***** Entries provided *****

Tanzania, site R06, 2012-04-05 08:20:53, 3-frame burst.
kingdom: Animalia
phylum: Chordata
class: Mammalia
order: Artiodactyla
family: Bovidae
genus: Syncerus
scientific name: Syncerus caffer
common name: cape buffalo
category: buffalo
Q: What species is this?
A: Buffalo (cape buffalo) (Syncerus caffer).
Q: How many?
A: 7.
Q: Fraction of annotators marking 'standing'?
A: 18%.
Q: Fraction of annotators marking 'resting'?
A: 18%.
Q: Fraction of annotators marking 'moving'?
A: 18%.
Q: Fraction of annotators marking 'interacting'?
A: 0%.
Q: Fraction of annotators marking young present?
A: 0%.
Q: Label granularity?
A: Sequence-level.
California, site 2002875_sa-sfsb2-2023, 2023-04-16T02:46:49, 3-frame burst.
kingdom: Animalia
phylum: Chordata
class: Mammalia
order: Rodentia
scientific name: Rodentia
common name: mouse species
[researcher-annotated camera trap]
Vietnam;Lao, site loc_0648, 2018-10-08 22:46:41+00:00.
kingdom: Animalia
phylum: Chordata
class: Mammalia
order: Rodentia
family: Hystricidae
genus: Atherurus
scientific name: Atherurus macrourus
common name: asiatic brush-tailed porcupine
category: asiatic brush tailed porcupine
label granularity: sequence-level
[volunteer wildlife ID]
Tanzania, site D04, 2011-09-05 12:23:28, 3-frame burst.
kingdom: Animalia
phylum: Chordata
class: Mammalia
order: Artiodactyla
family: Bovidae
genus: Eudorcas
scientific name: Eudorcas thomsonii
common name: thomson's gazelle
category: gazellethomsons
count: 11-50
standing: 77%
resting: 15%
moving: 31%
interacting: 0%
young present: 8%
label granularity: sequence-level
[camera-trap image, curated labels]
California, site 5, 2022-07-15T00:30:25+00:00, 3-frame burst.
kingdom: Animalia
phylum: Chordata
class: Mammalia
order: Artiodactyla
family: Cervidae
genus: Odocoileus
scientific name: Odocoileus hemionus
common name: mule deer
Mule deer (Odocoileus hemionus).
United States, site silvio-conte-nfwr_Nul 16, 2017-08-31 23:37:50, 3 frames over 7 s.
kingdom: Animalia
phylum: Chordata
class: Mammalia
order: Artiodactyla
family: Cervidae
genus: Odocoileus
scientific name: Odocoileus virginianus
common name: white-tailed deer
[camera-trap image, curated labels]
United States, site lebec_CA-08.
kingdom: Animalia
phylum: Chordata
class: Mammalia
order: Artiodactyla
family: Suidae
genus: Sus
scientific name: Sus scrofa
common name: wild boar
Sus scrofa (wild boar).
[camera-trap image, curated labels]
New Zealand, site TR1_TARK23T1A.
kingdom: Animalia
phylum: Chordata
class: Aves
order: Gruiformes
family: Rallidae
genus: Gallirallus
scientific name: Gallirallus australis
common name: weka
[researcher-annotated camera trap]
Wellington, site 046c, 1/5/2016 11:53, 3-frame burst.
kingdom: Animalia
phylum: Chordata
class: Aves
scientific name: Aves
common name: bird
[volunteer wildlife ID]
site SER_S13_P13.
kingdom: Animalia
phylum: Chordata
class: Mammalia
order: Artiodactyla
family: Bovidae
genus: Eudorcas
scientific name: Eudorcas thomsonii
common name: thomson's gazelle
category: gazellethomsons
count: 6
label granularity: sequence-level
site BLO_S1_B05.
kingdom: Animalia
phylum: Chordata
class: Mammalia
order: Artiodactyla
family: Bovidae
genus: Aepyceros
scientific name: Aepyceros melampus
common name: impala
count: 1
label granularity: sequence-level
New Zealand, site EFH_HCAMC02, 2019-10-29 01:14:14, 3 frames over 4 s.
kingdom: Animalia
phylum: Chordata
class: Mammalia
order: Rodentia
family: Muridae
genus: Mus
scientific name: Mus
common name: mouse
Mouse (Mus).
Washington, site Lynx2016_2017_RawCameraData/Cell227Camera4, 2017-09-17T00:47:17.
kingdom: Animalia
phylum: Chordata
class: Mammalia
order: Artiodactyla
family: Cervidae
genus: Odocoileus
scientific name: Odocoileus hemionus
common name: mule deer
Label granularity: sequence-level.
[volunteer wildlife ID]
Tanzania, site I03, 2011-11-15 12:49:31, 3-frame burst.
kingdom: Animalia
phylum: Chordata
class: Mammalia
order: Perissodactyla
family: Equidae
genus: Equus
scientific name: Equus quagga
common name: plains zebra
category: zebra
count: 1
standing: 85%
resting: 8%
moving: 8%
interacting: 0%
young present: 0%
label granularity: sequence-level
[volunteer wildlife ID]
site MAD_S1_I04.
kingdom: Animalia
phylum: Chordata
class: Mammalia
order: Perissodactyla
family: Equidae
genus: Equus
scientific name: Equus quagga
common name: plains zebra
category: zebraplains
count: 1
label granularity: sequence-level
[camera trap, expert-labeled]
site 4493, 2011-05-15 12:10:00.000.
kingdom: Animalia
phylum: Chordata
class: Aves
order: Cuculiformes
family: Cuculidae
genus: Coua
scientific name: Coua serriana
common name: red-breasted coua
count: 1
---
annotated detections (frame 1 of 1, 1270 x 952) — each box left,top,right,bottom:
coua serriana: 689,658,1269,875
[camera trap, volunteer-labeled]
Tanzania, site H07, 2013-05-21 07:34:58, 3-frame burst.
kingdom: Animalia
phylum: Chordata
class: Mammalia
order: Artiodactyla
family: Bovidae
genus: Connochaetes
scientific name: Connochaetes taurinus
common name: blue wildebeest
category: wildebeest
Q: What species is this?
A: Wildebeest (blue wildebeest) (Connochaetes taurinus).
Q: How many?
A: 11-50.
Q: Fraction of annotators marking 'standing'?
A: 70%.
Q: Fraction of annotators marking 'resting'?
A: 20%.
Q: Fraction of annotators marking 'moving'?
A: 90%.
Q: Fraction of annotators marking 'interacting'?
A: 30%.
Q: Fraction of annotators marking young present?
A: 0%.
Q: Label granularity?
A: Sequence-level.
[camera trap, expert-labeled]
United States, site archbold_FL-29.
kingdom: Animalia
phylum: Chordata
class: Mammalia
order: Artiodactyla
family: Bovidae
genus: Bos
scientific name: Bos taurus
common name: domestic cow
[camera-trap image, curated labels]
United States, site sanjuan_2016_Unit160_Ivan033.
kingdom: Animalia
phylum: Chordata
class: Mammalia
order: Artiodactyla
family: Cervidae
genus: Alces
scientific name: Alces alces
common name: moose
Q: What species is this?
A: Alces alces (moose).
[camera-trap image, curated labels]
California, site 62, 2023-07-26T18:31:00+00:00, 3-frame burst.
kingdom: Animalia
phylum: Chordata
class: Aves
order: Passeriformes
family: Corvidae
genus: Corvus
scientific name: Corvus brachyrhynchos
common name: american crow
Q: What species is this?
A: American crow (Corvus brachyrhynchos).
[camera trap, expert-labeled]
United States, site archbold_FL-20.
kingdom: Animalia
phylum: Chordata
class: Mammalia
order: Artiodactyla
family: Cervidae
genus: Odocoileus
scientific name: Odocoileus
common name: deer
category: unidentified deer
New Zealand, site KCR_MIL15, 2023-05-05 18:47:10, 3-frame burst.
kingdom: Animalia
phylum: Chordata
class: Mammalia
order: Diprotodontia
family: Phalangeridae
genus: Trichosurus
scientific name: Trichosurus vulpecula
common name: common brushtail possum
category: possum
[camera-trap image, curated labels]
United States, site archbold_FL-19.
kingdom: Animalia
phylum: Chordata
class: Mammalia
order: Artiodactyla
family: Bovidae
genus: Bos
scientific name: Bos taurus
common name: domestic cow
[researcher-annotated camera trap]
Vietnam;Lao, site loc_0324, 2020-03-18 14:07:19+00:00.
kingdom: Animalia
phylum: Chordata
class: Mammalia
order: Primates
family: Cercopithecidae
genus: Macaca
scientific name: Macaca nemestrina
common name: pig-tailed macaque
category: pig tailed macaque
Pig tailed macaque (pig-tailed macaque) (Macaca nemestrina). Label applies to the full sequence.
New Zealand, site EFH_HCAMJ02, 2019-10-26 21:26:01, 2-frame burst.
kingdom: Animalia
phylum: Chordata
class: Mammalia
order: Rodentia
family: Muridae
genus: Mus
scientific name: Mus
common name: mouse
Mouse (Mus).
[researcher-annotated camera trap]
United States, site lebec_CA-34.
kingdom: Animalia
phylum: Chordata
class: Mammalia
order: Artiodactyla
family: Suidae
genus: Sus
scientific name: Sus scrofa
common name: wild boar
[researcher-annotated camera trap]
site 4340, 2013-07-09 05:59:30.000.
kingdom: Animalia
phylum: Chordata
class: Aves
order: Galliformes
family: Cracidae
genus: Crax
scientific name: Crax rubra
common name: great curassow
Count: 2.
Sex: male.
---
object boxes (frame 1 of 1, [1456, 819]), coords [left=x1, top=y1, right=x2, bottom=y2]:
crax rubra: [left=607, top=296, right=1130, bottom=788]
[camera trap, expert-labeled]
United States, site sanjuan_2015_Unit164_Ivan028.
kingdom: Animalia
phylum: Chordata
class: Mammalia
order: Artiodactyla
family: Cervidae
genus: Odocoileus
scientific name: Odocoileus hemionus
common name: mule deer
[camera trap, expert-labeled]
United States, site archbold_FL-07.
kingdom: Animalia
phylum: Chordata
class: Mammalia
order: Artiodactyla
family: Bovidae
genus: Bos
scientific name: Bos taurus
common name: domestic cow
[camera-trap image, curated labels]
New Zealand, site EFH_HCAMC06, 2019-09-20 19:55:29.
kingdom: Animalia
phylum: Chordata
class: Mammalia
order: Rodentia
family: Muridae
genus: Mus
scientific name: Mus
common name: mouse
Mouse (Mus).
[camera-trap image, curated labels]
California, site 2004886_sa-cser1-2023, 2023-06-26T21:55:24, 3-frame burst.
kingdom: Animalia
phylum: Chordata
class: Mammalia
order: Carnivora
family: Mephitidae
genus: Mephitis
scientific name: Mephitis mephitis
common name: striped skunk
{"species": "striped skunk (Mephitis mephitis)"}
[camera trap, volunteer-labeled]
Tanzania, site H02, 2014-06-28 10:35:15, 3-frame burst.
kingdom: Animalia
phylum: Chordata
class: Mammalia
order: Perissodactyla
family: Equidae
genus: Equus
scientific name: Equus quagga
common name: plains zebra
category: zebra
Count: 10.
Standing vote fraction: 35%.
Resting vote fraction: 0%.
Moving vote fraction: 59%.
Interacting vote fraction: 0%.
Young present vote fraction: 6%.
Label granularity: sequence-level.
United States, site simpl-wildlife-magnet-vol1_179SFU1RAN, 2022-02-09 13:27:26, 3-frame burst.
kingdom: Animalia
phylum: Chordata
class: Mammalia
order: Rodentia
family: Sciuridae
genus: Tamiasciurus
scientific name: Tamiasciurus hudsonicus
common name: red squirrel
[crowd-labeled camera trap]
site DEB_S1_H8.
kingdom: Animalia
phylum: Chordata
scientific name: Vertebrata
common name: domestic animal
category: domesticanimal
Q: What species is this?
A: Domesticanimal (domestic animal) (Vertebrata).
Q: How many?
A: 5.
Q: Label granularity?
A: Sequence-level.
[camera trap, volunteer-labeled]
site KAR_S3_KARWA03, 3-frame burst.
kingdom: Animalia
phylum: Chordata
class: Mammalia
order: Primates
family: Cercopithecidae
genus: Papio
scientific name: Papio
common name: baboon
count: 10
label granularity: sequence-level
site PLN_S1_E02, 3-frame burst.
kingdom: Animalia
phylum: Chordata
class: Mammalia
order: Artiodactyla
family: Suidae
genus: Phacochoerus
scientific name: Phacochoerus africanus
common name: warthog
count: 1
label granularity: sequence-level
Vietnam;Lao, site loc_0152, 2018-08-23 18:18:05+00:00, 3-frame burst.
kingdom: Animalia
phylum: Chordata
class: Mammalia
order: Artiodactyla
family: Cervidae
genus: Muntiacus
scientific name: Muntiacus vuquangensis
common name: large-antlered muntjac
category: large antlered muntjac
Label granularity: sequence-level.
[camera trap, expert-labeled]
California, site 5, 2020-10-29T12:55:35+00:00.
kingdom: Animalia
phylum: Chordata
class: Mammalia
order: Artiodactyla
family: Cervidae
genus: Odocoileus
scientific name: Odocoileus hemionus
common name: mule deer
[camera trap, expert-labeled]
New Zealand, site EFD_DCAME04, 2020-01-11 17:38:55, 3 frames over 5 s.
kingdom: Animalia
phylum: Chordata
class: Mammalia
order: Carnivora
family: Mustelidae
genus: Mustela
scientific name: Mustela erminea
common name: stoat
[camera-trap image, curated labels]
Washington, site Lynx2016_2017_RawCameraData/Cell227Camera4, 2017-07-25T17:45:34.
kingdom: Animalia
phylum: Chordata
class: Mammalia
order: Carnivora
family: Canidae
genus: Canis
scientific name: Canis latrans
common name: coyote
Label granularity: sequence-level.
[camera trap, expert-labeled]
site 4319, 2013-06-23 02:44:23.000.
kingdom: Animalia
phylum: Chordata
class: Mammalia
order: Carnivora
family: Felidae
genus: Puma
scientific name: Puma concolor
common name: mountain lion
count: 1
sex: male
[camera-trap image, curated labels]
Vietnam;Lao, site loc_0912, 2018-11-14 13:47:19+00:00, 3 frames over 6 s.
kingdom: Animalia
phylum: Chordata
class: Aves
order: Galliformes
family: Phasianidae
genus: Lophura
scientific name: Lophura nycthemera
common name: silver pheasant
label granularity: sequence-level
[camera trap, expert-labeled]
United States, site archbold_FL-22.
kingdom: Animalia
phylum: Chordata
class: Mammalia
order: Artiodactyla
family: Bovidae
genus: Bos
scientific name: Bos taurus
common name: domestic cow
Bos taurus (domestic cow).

*****

Reproduce the entries exactly, but only from their first line to the line holding "young present: 8%", with that last line kept.

## Output for this task
Tanzania, site R06, 2012-04-05 08:20:53, 3-frame burst.
kingdom: Animalia
phylum: Chordata
class: Mammalia
order: Artiodactyla
family: Bovidae
genus: Syncerus
scientific name: Syncerus caffer
common name: cape buffalo
category: buffalo
Q: What species is this?
A: Buffalo (cape buffalo) (Syncerus caffer).
Q: How many?
A: 7.
Q: Fraction of annotators marking 'standing'?
A: 18%.
Q: Fraction of annotators marking 'resting'?
A: 18%.
Q: Fraction of annotators marking 'moving'?
A: 18%.
Q: Fraction of annotators marking 'interacting'?
A: 0%.
Q: Fraction of annotators marking young present?
A: 0%.
Q: Label granularity?
A: Sequence-level.
California, site 2002875_sa-sfsb2-2023, 2023-04-16T02:46:49, 3-frame burst.
kingdom: Animalia
phylum: Chordata
class: Mammalia
order: Rodentia
scientific name: Rodentia
common name: mouse species
[researcher-annotated camera trap]
Vietnam;Lao, site loc_0648, 2018-10-08 22:46:41+00:00.
kingdom: Animalia
phylum: Chordata
class: Mammalia
order: Rodentia
family: Hystricidae
genus: Atherurus
scientific name: Atherurus macrourus
common name: asiatic brush-tailed porcupine
category: asiatic brush tailed porcupine
label granularity: sequence-level
[volunteer wildlife ID]
Tanzania, site D04, 2011-09-05 12:23:28, 3-frame burst.
kingdom: Animalia
phylum: Chordata
class: Mammalia
order: Artiodactyla
family: Bovidae
genus: Eudorcas
scientific name: Eudorcas thomsonii
common name: thomson's gazelle
category: gazellethomsons
count: 11-50
standing: 77%
resting: 15%
moving: 31%
interacting: 0%
young present: 8%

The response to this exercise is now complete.